Vancouver Punk Collection: Special Collections and Rare Books

About the Collection


"A brief noisy movement which still reverberates" is how the New York Times (12 June 2008) described Punk, a movement which was much more than music or clothes; it supported and promoted various social political causes -- the environment, women's rights, opposition to racism.

The Collection holds approximately 1200 posters (800 are digitized), 100 CDs/LPs/45s, several periodicals, some pictures, various pieces of ephemera and a genealogy of the Vancouver Punk bands. This Collection will provide an opportunity for further research.

Introduction to the Collection by Ken Lester, Former DOA Manager

It was way back in another millennium, a long time ago in Vancouver, Canada, when the failure to procure an adequate cell phone was not a major social crime. There was no mySpace, no one had ever heard of Facebook, and the whole idea of SecondLife was a weak Science Fiction plot.

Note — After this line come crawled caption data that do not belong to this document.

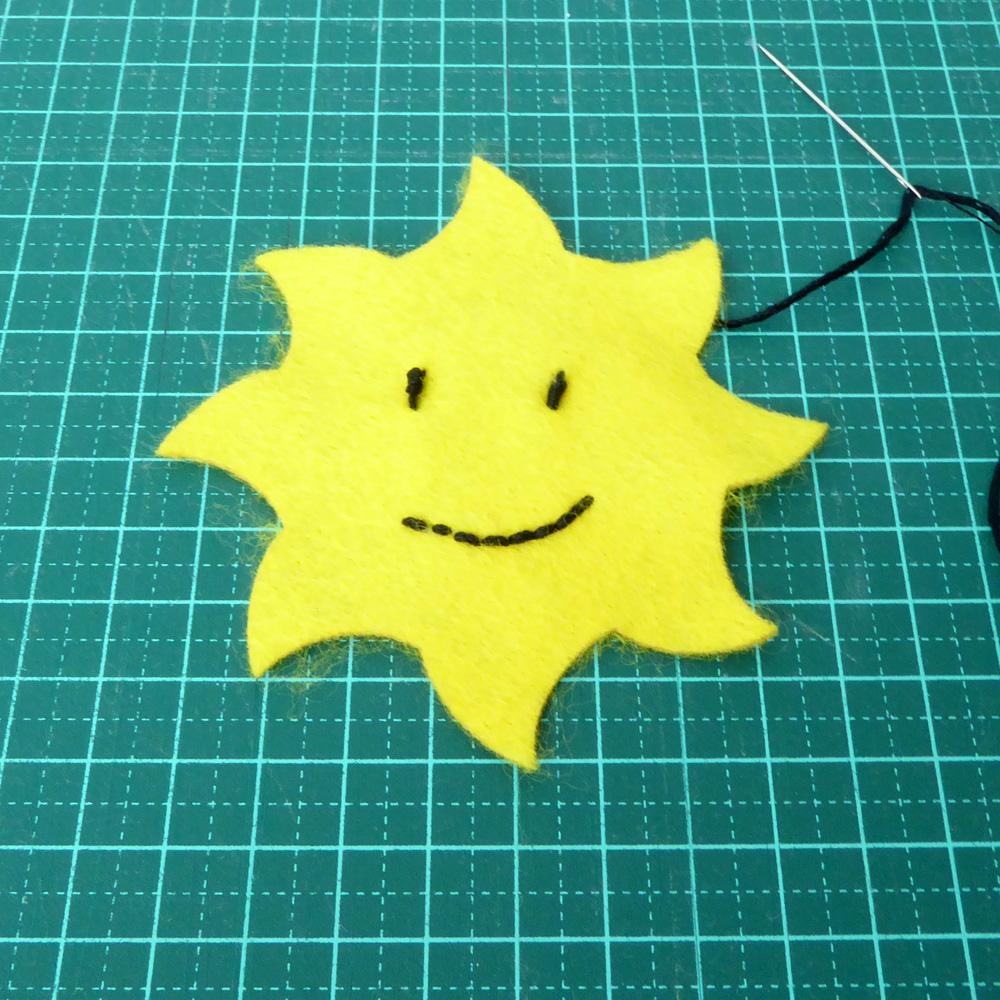 Felt Sun face embroidery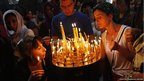 People light candles during a religious service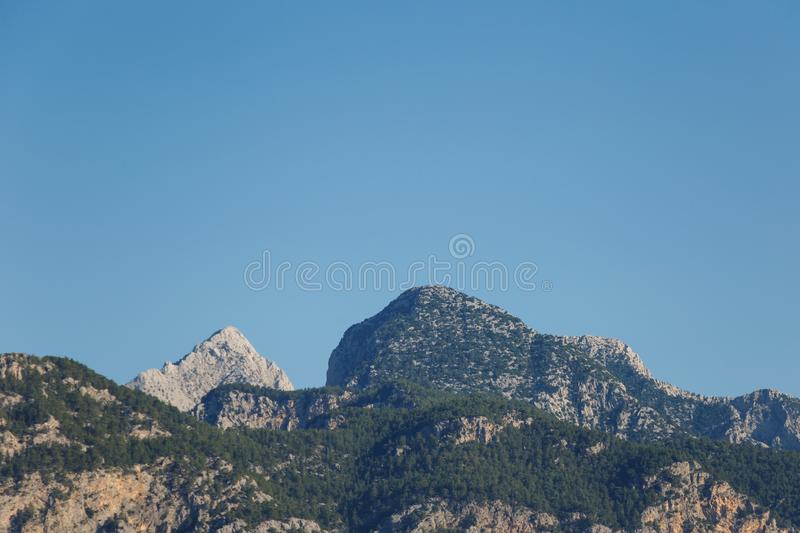 Beautiful landscape in the mountain view. Beautiful view of the Taurus mountains in the morning sun against the blue sky. Kemer, Turkey royalty free stock photography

In those days, in Vancouver, everything was done analog, in your face, by actual messed up humans, using the streets, their bodies, art and loud music as public protests and political advertisements. Talk minus Action equalled Zero.

The 300 posters, artefacts and ephemera uploaded here represent a small portion of a feral, underground, frequently outlaw, grassroots creative outburst that began over 30 years ago; the flotsam and jetsam of an explosive ongoing episode.

Each item in this collection is a time frame of a specific event and the wild personalities that created it – young people confronting a world spinning out of kilter, going nowhere fast. The issues in play and pressing then are all worse today. In this, the pieces of Vancouver’s cultural heritage gathered here seem less like nostalgia and more like prophecy.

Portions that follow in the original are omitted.